Las torres crecían con celeridad asombrosa y se propusieron, los más caracterizados vecinos, velar una noche para sorprender a los maravillosos trabajadores. Como el alumbrado se apagaba al toque de ánimas, escogieron una de plenilunio.
Se esbozaron en sus negras capas apostándose en los sitios más obscuros, cuando la población estaba sumida en el sueño; hacia la media noche un revuelo de alas les hizo levantar la cara y. . . cayeron de rodillas.
Unos bellísimos ángeles juguetones y alegres acarreaban la piedra y mezcla, mientras los otros construían. En éxtasis contemplaron a los alados albañiles, y a las primeras luces de la aurora corrieron a dar la fausta noticia a las autoridades.

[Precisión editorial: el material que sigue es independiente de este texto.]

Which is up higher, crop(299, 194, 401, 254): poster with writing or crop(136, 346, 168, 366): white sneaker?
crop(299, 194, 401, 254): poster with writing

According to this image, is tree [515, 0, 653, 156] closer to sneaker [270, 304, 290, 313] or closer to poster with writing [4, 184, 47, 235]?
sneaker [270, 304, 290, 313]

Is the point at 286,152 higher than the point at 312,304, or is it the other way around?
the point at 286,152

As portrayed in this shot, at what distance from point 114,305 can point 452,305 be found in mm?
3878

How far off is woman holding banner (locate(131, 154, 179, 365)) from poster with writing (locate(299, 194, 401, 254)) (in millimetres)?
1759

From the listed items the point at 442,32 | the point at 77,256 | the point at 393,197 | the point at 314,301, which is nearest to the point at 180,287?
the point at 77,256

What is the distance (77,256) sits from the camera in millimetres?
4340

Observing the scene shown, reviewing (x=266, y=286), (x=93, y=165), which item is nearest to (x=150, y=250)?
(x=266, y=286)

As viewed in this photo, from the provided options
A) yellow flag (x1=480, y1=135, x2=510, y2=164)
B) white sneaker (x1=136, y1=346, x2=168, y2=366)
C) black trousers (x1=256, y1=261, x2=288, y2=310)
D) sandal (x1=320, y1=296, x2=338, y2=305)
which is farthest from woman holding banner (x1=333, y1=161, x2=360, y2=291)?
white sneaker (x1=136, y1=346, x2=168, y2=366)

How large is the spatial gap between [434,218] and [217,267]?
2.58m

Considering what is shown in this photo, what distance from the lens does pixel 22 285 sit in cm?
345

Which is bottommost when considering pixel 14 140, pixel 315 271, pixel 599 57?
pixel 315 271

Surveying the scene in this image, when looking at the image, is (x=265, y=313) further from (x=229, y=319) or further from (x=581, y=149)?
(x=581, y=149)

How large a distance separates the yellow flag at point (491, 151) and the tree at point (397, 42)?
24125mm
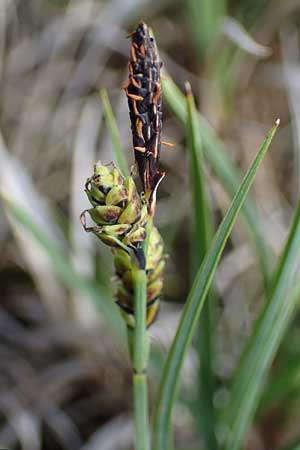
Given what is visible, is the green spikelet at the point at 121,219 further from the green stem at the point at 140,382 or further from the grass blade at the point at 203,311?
the grass blade at the point at 203,311

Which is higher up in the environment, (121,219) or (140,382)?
(121,219)

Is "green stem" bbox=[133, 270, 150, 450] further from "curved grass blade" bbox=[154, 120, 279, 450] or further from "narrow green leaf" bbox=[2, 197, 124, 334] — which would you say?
"narrow green leaf" bbox=[2, 197, 124, 334]

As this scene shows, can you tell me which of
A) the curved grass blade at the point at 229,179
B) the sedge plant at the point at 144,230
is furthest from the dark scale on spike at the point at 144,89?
the curved grass blade at the point at 229,179

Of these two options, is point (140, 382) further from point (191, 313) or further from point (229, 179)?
point (229, 179)

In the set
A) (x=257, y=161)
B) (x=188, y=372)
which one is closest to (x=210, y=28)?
(x=188, y=372)

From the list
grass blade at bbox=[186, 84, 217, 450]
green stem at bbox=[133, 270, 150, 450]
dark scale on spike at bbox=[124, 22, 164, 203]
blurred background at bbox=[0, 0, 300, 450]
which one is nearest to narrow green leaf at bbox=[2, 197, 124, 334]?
blurred background at bbox=[0, 0, 300, 450]

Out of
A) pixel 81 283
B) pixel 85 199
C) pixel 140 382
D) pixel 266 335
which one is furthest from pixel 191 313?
pixel 85 199

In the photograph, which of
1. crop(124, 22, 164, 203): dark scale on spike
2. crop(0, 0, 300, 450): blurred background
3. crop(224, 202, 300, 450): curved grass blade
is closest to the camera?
crop(124, 22, 164, 203): dark scale on spike
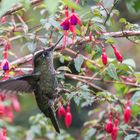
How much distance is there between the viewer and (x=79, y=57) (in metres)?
1.92

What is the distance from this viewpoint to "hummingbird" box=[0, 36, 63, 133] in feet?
5.55

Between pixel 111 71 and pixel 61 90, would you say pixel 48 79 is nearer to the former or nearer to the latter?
pixel 61 90

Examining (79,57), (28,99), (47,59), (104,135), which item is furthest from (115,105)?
(28,99)

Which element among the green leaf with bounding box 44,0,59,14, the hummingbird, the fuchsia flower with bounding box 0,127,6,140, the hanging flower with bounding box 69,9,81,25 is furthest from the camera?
the fuchsia flower with bounding box 0,127,6,140

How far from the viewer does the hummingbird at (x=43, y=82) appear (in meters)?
1.69

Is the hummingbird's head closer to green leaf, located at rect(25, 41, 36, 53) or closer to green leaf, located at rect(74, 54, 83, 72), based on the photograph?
green leaf, located at rect(74, 54, 83, 72)

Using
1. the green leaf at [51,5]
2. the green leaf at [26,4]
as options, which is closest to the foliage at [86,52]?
the green leaf at [26,4]

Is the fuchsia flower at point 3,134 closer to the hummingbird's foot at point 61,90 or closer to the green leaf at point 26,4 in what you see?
the hummingbird's foot at point 61,90

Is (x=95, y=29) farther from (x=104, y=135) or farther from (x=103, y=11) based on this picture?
(x=104, y=135)

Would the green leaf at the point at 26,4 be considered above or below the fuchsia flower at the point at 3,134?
above

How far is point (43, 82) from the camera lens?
179cm

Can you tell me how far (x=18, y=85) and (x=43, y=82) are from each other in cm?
19

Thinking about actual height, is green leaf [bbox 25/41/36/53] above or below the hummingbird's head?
below

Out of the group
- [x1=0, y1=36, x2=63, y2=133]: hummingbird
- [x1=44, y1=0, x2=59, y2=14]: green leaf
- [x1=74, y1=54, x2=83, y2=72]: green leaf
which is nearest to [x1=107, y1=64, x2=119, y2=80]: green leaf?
[x1=74, y1=54, x2=83, y2=72]: green leaf
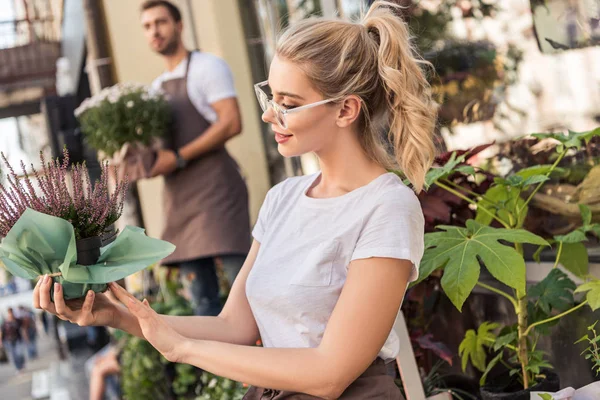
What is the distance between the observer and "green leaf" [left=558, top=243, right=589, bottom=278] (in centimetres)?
223

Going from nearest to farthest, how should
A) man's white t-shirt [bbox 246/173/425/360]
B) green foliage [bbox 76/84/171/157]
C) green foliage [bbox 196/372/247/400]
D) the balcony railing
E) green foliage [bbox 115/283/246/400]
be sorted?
man's white t-shirt [bbox 246/173/425/360], green foliage [bbox 196/372/247/400], green foliage [bbox 76/84/171/157], green foliage [bbox 115/283/246/400], the balcony railing

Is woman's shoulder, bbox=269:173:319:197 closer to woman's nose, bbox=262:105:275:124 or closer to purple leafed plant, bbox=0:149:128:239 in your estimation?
woman's nose, bbox=262:105:275:124

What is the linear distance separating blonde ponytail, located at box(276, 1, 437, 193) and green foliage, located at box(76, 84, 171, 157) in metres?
1.96

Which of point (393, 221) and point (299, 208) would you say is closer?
point (393, 221)

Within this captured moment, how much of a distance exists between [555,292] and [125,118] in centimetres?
213

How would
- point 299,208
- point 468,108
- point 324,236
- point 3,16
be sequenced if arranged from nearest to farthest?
1. point 324,236
2. point 299,208
3. point 468,108
4. point 3,16

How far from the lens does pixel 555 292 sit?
2178mm

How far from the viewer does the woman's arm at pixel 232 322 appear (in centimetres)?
184

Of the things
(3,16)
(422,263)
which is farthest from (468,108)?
(3,16)

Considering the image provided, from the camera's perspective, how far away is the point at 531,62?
109 inches

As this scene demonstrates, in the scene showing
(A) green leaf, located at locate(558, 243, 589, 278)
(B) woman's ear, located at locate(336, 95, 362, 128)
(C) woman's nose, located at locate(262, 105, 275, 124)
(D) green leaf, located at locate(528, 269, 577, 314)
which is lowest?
(D) green leaf, located at locate(528, 269, 577, 314)

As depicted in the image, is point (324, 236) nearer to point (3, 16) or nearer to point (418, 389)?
point (418, 389)

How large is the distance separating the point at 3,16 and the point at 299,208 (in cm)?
780

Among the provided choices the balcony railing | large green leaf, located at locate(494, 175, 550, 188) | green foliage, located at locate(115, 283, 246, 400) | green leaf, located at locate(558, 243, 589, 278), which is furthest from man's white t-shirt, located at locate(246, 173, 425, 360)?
the balcony railing
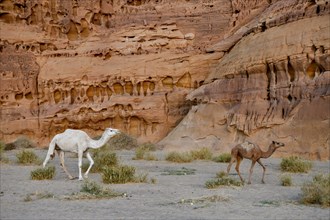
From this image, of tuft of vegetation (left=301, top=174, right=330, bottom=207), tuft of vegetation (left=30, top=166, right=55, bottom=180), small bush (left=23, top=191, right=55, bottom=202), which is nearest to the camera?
tuft of vegetation (left=301, top=174, right=330, bottom=207)

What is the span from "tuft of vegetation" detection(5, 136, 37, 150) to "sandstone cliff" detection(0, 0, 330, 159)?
2.29 m

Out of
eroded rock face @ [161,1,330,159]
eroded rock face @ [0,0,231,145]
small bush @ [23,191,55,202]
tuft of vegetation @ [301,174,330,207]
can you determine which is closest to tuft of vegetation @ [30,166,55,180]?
small bush @ [23,191,55,202]

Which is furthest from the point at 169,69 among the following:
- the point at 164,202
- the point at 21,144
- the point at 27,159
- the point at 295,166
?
the point at 164,202

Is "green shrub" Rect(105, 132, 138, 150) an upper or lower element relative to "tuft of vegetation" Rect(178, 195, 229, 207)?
upper

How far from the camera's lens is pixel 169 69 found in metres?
38.7

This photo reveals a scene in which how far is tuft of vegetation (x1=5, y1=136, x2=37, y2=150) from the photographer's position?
1414 inches

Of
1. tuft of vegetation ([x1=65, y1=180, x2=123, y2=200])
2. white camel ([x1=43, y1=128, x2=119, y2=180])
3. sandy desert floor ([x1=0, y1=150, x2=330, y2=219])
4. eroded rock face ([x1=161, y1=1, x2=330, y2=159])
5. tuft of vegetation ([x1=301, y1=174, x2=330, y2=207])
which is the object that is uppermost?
eroded rock face ([x1=161, y1=1, x2=330, y2=159])

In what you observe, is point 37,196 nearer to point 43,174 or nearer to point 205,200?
point 43,174

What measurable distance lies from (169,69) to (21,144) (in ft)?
46.0

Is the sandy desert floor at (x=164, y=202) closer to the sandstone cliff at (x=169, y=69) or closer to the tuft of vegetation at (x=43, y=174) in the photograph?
the tuft of vegetation at (x=43, y=174)

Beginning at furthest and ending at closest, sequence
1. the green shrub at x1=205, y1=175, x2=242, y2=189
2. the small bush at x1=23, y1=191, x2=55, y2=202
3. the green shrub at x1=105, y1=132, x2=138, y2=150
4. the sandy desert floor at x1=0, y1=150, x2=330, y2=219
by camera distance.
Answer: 1. the green shrub at x1=105, y1=132, x2=138, y2=150
2. the green shrub at x1=205, y1=175, x2=242, y2=189
3. the small bush at x1=23, y1=191, x2=55, y2=202
4. the sandy desert floor at x1=0, y1=150, x2=330, y2=219

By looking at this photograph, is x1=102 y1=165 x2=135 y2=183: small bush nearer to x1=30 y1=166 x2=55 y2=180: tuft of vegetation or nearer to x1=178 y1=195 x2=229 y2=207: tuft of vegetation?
x1=30 y1=166 x2=55 y2=180: tuft of vegetation

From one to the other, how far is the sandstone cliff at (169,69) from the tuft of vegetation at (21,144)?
7.50 ft

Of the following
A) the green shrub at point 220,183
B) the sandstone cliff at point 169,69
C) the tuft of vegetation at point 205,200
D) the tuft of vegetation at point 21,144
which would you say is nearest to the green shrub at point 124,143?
the sandstone cliff at point 169,69
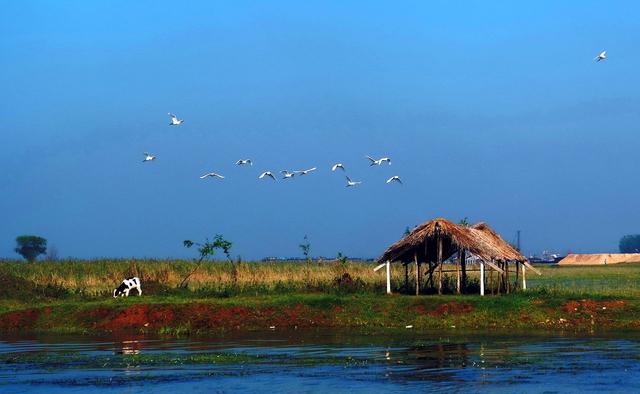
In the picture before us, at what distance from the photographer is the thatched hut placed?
132ft

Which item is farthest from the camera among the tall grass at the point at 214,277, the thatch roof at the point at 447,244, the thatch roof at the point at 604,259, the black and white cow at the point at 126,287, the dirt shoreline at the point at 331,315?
the thatch roof at the point at 604,259

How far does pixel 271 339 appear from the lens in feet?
106

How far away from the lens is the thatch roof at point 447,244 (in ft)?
132

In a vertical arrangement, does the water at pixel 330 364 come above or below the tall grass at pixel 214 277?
below

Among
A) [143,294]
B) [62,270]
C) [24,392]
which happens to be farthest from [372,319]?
[62,270]

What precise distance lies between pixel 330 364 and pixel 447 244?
63.5 ft

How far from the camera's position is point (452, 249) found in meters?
43.3

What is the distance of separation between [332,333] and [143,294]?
12.8 metres

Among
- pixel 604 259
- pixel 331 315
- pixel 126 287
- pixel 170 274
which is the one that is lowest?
pixel 331 315

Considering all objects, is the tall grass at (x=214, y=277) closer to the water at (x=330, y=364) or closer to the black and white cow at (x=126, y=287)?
the black and white cow at (x=126, y=287)

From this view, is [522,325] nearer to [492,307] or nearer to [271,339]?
[492,307]

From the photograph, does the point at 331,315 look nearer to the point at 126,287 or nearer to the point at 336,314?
the point at 336,314

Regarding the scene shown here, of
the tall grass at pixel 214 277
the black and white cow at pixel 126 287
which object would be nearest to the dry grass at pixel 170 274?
the tall grass at pixel 214 277

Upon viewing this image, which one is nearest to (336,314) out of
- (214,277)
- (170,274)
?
(214,277)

El virrey escribió a sus majestades católicas tan insólito acontecimiento y éstas, para dar gracias por tan divino favor, ordenaron se cantara el Te Deum en todas las iglesias de la Nueva España, comentado asombrados la coincidencia o presagio de haber mandado imprimir su antecesor, Carlos V, el escudo con que dotó a la ciudad de Puebla en su fundación apareciendo dos ángeles junto a las últimas torres como si las sostuvieran.